The project will be a collaboration between UC Davis, UC Santa Barbara, UC Santa Cruz, Los Alamos National Laboratory and Lawrence Berkeley National Laboratory. The idea is to utilize synthetically produced diamond ingots, developed specifically for an X-ray free-electron laser. Such a laser produces very high-speed pulses of X-rays. 

“In that context, our cyclotron will provide a testbed for these detectors,” Prebys said. “Once we develop them we can use the beam from our cyclotron to test them, but then, in turn, we’ll be able to use these detectors we developed to study the particles in our cyclotron because even though this is a very old cyclotron, it’s very interesting.” 
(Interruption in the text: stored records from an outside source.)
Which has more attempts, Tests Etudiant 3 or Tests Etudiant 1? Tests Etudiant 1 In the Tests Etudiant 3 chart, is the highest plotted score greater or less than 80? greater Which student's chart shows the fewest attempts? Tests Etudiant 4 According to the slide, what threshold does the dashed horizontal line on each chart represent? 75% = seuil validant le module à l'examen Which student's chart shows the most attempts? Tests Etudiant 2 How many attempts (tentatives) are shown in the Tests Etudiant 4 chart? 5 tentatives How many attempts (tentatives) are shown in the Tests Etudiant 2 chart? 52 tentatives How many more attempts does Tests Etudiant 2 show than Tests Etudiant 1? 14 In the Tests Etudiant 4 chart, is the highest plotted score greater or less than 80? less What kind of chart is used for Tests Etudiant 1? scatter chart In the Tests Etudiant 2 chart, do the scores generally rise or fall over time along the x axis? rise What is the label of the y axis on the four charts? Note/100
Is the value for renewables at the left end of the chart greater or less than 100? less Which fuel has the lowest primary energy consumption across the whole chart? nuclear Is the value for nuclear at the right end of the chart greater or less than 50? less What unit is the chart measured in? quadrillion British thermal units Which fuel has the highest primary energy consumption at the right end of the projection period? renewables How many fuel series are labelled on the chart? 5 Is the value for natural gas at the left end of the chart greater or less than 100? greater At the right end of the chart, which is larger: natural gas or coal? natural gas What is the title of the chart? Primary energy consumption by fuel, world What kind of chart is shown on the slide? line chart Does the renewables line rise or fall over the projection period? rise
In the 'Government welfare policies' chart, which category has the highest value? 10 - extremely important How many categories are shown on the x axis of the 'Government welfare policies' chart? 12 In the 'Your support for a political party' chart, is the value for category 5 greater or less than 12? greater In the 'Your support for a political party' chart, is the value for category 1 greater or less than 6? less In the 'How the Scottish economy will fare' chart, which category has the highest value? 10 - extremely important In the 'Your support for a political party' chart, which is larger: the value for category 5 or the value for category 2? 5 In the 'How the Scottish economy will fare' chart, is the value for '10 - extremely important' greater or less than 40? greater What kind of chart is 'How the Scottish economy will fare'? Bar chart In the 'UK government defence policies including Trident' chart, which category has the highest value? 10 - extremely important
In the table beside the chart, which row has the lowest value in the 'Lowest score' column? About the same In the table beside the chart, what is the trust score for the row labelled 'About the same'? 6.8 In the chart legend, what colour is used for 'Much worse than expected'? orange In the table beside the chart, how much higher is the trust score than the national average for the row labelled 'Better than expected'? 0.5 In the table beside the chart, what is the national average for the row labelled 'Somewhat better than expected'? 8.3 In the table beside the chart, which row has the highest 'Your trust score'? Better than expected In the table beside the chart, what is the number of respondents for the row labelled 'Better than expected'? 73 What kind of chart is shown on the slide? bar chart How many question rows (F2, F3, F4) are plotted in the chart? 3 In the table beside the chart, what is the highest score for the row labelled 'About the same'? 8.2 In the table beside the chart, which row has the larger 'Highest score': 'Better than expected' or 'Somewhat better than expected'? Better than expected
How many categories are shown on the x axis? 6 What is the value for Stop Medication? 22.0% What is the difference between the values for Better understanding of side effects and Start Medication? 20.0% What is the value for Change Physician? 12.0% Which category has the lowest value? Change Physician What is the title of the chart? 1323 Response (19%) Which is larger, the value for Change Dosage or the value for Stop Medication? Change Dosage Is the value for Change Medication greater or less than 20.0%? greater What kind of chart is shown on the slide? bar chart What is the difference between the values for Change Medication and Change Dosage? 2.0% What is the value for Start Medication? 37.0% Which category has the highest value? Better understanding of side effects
Diamond is a semiconductor in the same way as silicon, but has advantages in its immunity to radiation, speed in which it transfers electrons and higher dynamic range, a property that allows a larger range of values to be measured. Because of such properties, diamond’s semiconductor abilities have many useful applications. For example, the production of a cancer treatment isotope called Astatine 211 requires a very high current and a diamond semiconductor makes this possible. 

Projects like these reflect a dedication not only toward scientific growth but improved quality of life. 

“We’re trying to prevent more losses in the future, we’re trying to better prepare the state against wildfires, against all these other different environmental changes and what can be done,” Chu said.